* _Activity_:
In the comment thread below about the toxics cleanup, what did the C&Z Circuits owners make workers clean circuit boards with?

*** Exercise passage

I agree, more testing please. And I'm sure the guilty parties can team up with a developer and homeowners and come up with a sensible solution i.e. rebuild from the ground up.


 +   Like this comment
Posted by dig it out
a resident of Old Mountain View
on Nov 21, 2013 at 8:10 pm

The 9 companies may be financially responsible, but the city is responsible to its citizens. The company accountants are encouraging the companies to do whatever is cheapest, hence the cleanup is dragged out for decades. The city should just take over and use whatever method will clean up the toxics the quickest, then send the companies the bill. How many cancer cases has this mess caused already? Don't tell me zero, that is not believable.


 +   Like this comment
Posted by member
a resident of another community
on Nov 22, 2013 at 7:58 am

Sadly enough when I was a teenager, I worked for C&Z Circuits - long since gone now. It was at the site where the adult education facility now stands on Moffett. The owners used to make us clean circuit boards with TriClor and then dump our used chemical outside the roll up bay doors and directly in to the sewer grate. Last I heard the owners fled the state, filing bankruptcy on the way out.


 +   Like this comment
Posted by Mark T.
a resident of Old Mountain View
on Nov 22, 2013 at 9:24 am

dig it out, tell me what you know about the remediation of chlorinated solvents. I actually worked in this area of TCE and DCE remediation in the 1990's and find your comments about "Just dig it up" astoundingly ignorant of the process.
I think this is one of those "Better to be silent and thought the fool than to speak up and remove all doubt" situations.


 +   Like this comment
Posted by @Mark T
a resident of Monta Loma
on Nov 22, 2013 at 11:04 am

Do you have any better solution, at least dig it up is offering some type of solution. Or should we wait till more deaths and cancers happen because of this?

I lived on Whisman back in the early 80s and I had a brain tumor the size of a baseball. Coincidence?

Before you put someones comment down, how about offering better solutions.


 +   Like this comment
Posted by Mark T.
a resident of Old Mountain View
on Nov 22, 2013 at 4:15 pm

(sigh)
First of all, if its just dug up, it vents uncontrolled to atmosphere, so yah, that's not a bright idea bulb popping over someone's head, and its dangerous to suggest.

Without seeing any specifics at all (apparently supported here):
Air stripping in conjunction with carbon filters would be the most neighborhood friendly method IMO for large scale areas.
Soil venting is an option, but I don't like the idea if they do not treat the VOCs before venting to atmosphere.
For the smaller pockets, Bio-remediation, though still new technology, could prove very beneficial, of an air well, again only of not left to vent untreated.


 +   Like this comment
Posted by Mark T.

******
*** Source information

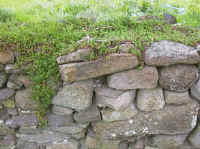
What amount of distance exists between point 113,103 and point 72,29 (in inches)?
44.2

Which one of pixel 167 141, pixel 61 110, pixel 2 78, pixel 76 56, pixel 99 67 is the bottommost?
pixel 167 141

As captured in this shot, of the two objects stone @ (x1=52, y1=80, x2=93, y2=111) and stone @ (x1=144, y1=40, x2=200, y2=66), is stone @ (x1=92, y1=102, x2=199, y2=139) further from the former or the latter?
stone @ (x1=144, y1=40, x2=200, y2=66)

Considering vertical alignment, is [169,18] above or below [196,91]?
above

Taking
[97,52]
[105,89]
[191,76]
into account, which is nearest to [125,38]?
[97,52]

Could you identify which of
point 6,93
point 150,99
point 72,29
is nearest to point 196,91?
point 150,99

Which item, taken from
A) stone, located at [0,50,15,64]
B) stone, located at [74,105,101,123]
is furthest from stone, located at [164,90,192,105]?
stone, located at [0,50,15,64]

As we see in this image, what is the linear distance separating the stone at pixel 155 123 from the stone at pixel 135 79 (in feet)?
1.39

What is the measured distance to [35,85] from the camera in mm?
2268

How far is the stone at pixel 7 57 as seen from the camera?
2.22 m

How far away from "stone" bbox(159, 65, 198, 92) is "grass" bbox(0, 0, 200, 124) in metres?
0.32

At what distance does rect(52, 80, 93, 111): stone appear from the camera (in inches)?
89.0

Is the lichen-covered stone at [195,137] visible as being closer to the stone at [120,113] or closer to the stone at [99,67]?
the stone at [120,113]

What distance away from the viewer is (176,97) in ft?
7.64

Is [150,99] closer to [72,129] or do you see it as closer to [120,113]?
[120,113]
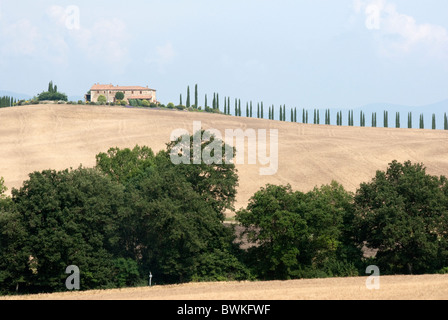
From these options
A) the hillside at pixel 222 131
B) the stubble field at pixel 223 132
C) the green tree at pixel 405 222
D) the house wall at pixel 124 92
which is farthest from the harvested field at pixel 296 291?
the house wall at pixel 124 92

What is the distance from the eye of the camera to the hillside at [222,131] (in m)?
94.8

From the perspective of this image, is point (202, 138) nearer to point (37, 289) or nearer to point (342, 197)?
point (342, 197)

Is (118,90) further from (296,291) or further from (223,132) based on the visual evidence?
(296,291)

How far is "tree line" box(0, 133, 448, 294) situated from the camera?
147ft

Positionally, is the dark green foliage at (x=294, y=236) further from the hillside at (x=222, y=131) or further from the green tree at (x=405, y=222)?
the hillside at (x=222, y=131)

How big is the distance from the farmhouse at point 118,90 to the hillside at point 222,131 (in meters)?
32.9

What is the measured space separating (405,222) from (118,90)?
14046 centimetres

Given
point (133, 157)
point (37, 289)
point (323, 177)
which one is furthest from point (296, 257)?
point (323, 177)

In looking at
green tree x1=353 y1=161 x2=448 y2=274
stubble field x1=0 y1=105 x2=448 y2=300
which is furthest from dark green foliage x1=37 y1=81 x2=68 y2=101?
green tree x1=353 y1=161 x2=448 y2=274

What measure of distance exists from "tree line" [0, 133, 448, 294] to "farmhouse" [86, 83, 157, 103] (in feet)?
413

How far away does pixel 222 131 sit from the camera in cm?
12225

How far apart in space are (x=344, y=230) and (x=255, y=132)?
7651 cm

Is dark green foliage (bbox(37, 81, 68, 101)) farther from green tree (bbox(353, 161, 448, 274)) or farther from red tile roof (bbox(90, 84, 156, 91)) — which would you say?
green tree (bbox(353, 161, 448, 274))

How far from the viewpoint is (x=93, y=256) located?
4609cm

******

* _Completed exercise_:
TriClor